Other important provisions of this new TVPA is the elimination from sex trafficking charges, the requirement that the defendant knew that the person engage in commercial sex was a minor and that the defendant had a reasonable opportunity to observe the minor. It also increased the penalty for conspiring to commit trafficking.

 in February 2013, Congress reauthorized the TVPA, passed as an amendment of the Violence Against Women Act. This provided invaluable resources supporting holistic services for survivors, and enabling law enforcement to investigate cases, in order to hold perpetrators accountable. This new act helps prevent U.S. foreign aid from going to countries that use child soldiers, penalizes the confiscation of identity documents, and it gives authorization to the State Department’s Trafficking in Persons Office to form local partnerships in focus countries to combat trafficking through Child Protection Compacts.

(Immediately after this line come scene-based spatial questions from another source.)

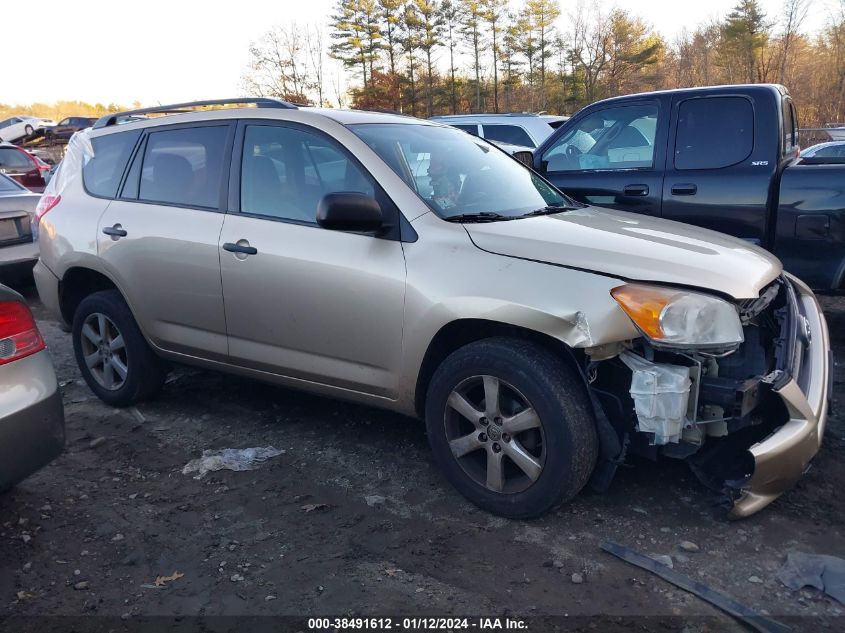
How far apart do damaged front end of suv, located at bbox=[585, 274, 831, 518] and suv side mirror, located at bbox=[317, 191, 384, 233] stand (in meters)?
1.17

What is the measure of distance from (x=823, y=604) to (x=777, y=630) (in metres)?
0.27

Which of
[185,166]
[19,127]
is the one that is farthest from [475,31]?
[185,166]

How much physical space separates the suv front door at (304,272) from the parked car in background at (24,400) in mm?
1047

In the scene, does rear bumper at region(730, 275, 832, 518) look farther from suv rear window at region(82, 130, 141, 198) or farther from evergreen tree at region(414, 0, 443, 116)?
evergreen tree at region(414, 0, 443, 116)

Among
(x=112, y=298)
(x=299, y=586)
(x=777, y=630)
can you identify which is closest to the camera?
(x=777, y=630)

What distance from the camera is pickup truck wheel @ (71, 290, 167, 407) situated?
4453 millimetres

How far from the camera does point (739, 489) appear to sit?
2.83 meters

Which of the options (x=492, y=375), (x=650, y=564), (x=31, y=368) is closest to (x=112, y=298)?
(x=31, y=368)

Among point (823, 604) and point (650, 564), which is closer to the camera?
point (823, 604)

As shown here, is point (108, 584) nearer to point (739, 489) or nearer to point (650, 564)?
point (650, 564)

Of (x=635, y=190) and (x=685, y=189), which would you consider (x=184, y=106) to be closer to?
(x=635, y=190)

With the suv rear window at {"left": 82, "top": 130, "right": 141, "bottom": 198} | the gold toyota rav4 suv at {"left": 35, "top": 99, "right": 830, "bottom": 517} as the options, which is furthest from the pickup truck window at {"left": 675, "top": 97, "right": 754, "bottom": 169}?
the suv rear window at {"left": 82, "top": 130, "right": 141, "bottom": 198}

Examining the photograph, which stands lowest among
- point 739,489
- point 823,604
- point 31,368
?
point 823,604

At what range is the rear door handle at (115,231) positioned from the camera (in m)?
4.30
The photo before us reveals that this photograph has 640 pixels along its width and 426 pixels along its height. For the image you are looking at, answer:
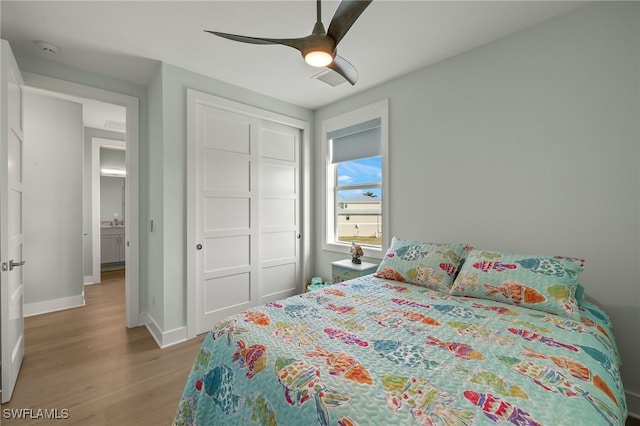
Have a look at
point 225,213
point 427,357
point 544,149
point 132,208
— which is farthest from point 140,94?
point 544,149

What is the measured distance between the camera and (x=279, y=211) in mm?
3607

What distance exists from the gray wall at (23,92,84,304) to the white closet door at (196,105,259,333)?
210cm

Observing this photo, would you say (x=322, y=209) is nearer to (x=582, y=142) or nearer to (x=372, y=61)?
(x=372, y=61)

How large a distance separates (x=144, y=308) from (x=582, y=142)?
4.22 meters

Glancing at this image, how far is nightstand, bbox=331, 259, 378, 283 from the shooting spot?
2962mm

  1. Human Trafficking Lawsuits

One of the provisions from the 2008 amendment to the TVPA, allows survivors to bring civil claims against businesses that “knowingly benefit from their participation in what they knew or should have known was a sex trafficking venture.” According to the National Human Trafficking Hotline website, there are 40.3 million victims of human trafficking globally, with hundreds of them being from the United States. Human trafficking is a $150 billion-a-year industry, and sexual exploitation accounts for $99 billion a year in profit. Since 2003, plaintiffs have filed 299 cases under the federal civil trafficking provisions of the TVPA.

As of October 2018, more than 23% of cases are ongoing. Slightly more than half of the cases have resulted in judgments for plaintiffs or public settlements, 13% have been voluntarily dismissed and approximately 5% have been closed or dismissed without prejudice. Fewer than 8% of the cases have ended with involuntary dismissal or judgments for defendants.